To hype or not to hype?

in #lending6 years ago (edited)

Lending Block.png

Back in early May I wrote a piece about Lendingblock who had just completed their ICO. 'To hodl or not to hodl’ was primarily to discuss why it was worthwhile to hold on to lnd tokens given the huge promise shown by the company. 2 months on I have decided to have a look at the roll of ‘hype’ in Lendingblock and why there appears to be an almost complete absence of it.

Most ICOs do attempt to hype their product and in a lot of cases this hype does help to gain initial investors and to put the company ‘out there’. Numerous ICOs in recent history have been hyped to the heavens and some have performed well out of the blocks. However, most of these were not able to resist the pull of the bear market downwards and have since suffered large depreciations in their token price. At the end of the day what will matter is the actual product and what sector of the new blockchain economy will be disrupted.

Lendingblock appeared to come onto the scene under the radar. There was some momentary hype perhaps when Ian Ballina noticed the company, saw the potential, and bought in as a private investor. However, when Lendingblock listed on Idex and a couple of small exchanges, the price did the usual thing and dumped hard. Main sale price of 0.02 cents went as low as 0.005 in recent times.

Maybe other companies would have resorted to further marketing to try to improve the price and exposure of the company — not Lendingblock. Things went fairly quiet and their telegram group (like most) was reduced to “When big exchange?”, “Pay for a big exchange!”. The lendingblock team, headed up by Steve Swain CEO and Linda Wang CCO quietly kept on working.

Lendingblock has chosen the route of proactively being ‘fully regulated’ because when the crypto economy takes off and Wall street starts to move funds in, the huge institutional investors are going to want total financial regulatory compliance and they will want to deal with a team in which they can trust. Lendingblock totally fits the bill. Financial tools need to be in place for the big institutional investment to come and Lendingblock will fill the niche of fully collateralised crypto to crypto loans platform.

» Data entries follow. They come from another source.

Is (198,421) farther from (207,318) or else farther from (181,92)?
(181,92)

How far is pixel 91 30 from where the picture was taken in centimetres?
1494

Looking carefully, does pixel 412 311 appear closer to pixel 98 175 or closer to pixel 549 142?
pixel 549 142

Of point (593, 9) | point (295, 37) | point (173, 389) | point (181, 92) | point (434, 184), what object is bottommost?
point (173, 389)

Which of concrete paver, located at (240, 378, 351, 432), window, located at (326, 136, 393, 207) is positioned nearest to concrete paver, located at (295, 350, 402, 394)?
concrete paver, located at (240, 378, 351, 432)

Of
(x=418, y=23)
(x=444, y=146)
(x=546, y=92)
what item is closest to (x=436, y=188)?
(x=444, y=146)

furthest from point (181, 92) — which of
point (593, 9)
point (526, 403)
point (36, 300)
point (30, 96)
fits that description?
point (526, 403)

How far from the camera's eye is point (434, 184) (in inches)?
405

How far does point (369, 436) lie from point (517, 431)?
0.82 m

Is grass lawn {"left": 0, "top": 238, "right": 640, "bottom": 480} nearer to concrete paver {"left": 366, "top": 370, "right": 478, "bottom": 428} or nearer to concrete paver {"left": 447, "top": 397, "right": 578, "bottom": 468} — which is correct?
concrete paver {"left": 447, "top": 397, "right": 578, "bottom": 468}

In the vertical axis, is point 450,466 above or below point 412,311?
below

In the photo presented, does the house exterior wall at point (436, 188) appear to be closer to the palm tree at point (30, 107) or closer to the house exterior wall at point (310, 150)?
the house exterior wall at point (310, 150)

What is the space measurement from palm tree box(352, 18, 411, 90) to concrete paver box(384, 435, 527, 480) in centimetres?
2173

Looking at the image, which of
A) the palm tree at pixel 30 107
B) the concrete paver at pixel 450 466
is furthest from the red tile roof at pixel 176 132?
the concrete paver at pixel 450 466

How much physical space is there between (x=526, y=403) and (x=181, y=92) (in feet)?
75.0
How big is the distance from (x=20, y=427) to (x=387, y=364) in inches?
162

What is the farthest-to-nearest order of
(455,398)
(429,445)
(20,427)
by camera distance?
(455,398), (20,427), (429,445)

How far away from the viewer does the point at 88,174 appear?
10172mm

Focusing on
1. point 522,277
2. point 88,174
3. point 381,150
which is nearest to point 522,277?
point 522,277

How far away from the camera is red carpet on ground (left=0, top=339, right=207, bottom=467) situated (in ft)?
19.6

So, what progress have Lendingblock made? A huge amount! recently, a partnership was announced with ‘Octagon Strategy’ who are the third biggest digital asset brokerage firm globally and the biggest in Asia Pacific. According to the CEO of Octagon Strategy Wayne Trench, “We’re very pleased to be working with the innovative team at Lendingblock as they bring the securities lending model to the digital assets economy. They are a team who understand institutional needs, and clearly have the experience and expertise to deliver. We look forward to working together to fill this gap in the market.”

Also, more recently, Lendingblock partnered with ‘Quoine’ one of the largest cryptocurrency exchanges which embraces ‘Quoinex’, ‘Cryptos’ and also ‘Liquid’. Seth Melamed, Senior Vice President and Head of operations at Quoine said “We are truly excited to be a part of the innovation Lendingblock is bringing to the blockchain financial services ecosystem. Both of our communities will benefit from the partnership by making new pools of liquidity available”. This partnership means that Quoine and its customers will be users of Lendingblock.

Latest news is that Lendingblock have announced a partnership with ‘Genesis Capital’ who will form part of Lendingblock’s advisory group. Given that Genesis are a fully compliant platform for large size institutional fiat to crypto lending of some years standing, they will be able to advise on how to cater to the exacting standards of these large institutions.

According to Steve Swain, the announcements made so far are only the tip of the iceberg and there are many more exciting partnerships to come.

To conclude, Lendingblock needs no hype — it needs no ‘shilling’. The product is being built and world class institutions are looking at what Lendingblock is going to offer and should be impressed with what they see. The platform will be open to institutional investors in Q1 2019 and the sky is the limit. When your product needs no hype you must have a great idea and a very strong team to see it through — Lendingblock has both!

This is not financial advice and you should always do your own research before investing in cryptocurrencies.